RECORDS SHOWN:
BEGIN
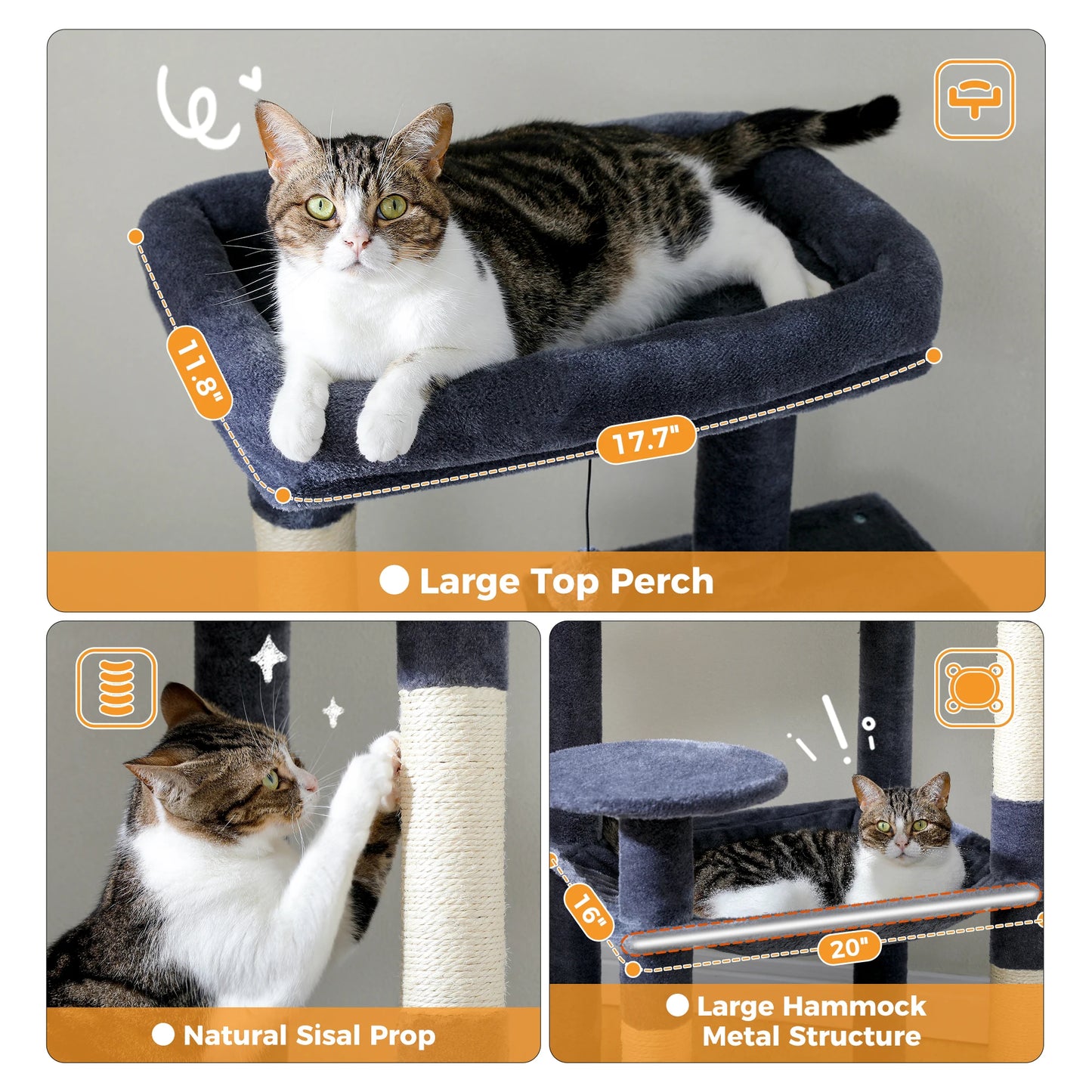 11.8"

17.7"

Large Top Perch

Natural Sisal Prop

16"

20"

Large Hammock Metal Structure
END
WHAT YOU NEED TO DO: Repeat the data in full, exactly as it stands, but drop every picture.

ANSWER TO THIS TASK:
 11.8"

17.7"

Large Top Perch

Natural Sisal Prop

16"

20"

Large Hammock Metal Structure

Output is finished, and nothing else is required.